** begin Listed entries **

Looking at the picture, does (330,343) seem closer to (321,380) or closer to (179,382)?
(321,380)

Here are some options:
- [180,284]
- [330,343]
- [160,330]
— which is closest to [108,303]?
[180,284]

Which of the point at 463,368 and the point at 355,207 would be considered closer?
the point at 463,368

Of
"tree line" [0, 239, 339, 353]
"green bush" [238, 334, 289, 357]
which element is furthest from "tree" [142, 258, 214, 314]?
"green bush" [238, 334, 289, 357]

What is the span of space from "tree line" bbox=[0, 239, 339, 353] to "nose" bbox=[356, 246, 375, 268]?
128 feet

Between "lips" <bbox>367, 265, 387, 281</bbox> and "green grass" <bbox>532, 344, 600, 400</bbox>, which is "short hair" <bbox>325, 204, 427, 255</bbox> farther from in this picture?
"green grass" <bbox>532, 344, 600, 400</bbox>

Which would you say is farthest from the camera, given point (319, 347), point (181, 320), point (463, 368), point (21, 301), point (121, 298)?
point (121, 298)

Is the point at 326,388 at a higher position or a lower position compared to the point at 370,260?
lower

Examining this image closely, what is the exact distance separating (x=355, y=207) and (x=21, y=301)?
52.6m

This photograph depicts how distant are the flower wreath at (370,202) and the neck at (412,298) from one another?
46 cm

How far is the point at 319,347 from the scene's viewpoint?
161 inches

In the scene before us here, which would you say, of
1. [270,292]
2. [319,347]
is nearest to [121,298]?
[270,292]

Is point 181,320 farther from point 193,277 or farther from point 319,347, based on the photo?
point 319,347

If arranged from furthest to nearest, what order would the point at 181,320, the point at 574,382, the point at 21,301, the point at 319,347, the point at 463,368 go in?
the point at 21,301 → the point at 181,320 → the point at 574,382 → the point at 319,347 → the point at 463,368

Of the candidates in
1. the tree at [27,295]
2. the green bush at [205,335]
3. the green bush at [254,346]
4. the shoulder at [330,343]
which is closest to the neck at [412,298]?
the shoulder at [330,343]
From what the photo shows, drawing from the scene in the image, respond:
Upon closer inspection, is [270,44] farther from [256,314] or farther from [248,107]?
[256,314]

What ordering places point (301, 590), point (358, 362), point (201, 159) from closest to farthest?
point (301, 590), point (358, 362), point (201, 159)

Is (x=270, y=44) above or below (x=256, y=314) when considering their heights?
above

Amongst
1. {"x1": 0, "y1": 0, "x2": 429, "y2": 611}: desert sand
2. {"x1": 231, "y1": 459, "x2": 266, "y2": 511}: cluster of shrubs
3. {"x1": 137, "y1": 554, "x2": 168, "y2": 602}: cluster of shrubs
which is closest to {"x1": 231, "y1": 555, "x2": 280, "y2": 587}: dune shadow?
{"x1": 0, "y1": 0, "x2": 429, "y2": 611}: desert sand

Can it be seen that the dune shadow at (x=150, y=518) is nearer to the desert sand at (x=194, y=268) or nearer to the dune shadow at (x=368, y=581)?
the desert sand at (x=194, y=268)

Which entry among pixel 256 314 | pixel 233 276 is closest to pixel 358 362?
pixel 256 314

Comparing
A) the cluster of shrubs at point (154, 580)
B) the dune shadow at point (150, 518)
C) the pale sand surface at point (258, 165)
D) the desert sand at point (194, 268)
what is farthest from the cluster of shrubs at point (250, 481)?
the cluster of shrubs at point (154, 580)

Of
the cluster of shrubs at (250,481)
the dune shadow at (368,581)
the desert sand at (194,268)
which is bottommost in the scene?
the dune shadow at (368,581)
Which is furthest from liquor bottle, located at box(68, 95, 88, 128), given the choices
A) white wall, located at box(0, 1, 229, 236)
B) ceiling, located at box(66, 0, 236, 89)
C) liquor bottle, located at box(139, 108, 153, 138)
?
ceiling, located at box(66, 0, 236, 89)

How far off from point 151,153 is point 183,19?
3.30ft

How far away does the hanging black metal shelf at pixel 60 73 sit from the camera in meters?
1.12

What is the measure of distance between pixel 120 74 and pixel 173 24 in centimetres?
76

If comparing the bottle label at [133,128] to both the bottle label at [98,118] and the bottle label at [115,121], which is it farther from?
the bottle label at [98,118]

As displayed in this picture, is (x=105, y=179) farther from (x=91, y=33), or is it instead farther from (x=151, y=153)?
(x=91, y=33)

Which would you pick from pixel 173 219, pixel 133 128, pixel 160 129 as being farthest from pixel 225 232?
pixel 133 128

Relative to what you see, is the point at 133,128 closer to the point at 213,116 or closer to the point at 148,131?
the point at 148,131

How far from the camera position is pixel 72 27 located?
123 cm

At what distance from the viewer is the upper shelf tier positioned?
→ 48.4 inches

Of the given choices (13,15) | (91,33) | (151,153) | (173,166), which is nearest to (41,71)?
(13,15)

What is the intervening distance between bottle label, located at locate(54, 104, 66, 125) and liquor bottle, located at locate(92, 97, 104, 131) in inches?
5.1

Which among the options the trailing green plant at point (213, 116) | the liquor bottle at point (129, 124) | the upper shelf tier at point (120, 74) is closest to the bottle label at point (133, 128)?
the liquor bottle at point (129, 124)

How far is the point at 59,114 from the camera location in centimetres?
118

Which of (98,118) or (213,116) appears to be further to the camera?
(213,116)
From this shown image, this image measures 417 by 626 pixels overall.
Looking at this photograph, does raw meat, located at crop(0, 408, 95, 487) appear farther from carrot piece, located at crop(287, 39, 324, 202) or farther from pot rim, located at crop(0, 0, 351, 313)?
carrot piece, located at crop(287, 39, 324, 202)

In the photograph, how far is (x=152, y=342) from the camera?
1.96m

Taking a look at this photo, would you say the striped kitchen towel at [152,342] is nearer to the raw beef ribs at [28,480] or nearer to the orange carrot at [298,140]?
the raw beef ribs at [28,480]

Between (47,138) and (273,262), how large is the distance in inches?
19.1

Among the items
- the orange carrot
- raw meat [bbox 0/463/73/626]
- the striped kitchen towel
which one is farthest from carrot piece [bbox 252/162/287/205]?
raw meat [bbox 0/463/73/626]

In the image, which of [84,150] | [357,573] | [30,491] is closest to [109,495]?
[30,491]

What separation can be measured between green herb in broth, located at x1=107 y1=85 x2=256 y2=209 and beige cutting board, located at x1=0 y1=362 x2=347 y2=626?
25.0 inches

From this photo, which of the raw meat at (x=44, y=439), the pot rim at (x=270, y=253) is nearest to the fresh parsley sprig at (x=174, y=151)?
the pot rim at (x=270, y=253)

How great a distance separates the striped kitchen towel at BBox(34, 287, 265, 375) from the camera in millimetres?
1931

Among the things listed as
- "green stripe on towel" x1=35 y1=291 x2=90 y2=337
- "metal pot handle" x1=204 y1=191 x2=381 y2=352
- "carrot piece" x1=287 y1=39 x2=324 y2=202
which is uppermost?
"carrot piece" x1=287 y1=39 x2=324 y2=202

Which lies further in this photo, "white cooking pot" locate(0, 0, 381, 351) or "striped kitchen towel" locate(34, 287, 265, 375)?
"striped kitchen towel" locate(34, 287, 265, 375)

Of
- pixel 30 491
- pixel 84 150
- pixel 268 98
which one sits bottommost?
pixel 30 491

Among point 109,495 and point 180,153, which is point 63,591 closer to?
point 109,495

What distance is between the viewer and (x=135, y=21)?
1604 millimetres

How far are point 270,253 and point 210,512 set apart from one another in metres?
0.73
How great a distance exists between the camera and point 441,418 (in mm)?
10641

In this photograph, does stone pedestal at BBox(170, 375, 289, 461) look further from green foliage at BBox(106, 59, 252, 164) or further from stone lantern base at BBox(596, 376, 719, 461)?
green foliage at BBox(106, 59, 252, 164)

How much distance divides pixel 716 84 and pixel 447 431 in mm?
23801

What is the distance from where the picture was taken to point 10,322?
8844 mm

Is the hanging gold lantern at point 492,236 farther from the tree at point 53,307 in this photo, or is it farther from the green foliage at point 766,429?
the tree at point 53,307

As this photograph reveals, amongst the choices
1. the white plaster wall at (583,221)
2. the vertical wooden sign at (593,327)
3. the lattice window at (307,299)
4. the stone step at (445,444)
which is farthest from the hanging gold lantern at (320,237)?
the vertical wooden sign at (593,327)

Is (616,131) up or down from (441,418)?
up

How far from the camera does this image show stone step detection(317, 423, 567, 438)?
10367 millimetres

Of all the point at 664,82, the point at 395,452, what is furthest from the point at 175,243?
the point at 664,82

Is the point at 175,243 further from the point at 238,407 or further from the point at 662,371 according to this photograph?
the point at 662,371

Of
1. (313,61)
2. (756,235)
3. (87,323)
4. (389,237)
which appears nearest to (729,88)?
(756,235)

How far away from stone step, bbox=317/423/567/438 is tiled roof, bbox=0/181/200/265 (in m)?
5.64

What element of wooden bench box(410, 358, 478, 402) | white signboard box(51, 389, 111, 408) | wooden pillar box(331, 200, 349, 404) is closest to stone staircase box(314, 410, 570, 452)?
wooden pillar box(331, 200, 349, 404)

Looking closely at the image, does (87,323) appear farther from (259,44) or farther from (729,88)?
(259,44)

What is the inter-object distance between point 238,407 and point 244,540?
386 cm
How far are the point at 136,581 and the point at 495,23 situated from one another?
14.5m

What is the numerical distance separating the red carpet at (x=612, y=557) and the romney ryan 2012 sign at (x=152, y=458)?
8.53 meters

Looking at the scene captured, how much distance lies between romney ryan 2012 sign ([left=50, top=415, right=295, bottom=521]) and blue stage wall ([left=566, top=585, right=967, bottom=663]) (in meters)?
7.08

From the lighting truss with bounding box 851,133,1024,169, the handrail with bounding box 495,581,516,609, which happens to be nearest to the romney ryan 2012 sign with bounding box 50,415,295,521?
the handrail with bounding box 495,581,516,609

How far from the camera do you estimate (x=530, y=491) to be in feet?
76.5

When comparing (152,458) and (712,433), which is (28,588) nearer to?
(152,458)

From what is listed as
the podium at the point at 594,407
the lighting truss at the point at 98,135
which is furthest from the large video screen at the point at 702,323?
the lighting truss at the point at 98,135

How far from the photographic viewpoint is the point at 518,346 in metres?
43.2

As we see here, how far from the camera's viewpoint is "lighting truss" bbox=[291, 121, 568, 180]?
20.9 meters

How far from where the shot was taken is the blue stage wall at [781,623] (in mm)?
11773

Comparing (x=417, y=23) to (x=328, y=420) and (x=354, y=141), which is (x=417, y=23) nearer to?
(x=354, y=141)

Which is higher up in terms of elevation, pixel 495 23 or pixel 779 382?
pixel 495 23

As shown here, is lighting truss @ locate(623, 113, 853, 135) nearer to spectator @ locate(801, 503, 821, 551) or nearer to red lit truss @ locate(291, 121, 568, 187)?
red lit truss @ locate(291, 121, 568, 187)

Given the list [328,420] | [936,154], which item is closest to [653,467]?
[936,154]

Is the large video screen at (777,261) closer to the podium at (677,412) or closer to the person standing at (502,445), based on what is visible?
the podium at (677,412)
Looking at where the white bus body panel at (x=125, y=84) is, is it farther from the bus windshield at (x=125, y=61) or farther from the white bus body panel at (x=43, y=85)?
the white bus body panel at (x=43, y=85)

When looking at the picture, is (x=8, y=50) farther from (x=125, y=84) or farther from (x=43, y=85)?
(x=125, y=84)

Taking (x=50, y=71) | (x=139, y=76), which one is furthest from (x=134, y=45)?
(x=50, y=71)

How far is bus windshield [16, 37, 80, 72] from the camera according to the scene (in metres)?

** end Listed entries **

**Challenge:** Lines from the one containing "Given the list" through the final line are to be given again verbatim, with nothing before or after.

**Solution for this problem:**
Given the list [328,420] | [936,154], which item is closest to [653,467]?
[936,154]

Is the large video screen at (777,261) closer to the podium at (677,412) or closer to the person standing at (502,445), based on what is visible?
the podium at (677,412)
Looking at where the white bus body panel at (x=125, y=84) is, is it farther from the bus windshield at (x=125, y=61) or farther from the white bus body panel at (x=43, y=85)?
the white bus body panel at (x=43, y=85)

When looking at the picture, is (x=8, y=50) farther from (x=125, y=84) or farther from (x=43, y=85)?
(x=125, y=84)

Taking (x=50, y=71) | (x=139, y=76), which one is furthest from (x=134, y=45)?
(x=50, y=71)

How far is bus windshield [16, 37, 80, 72] from the camera according to the scene (in metres)?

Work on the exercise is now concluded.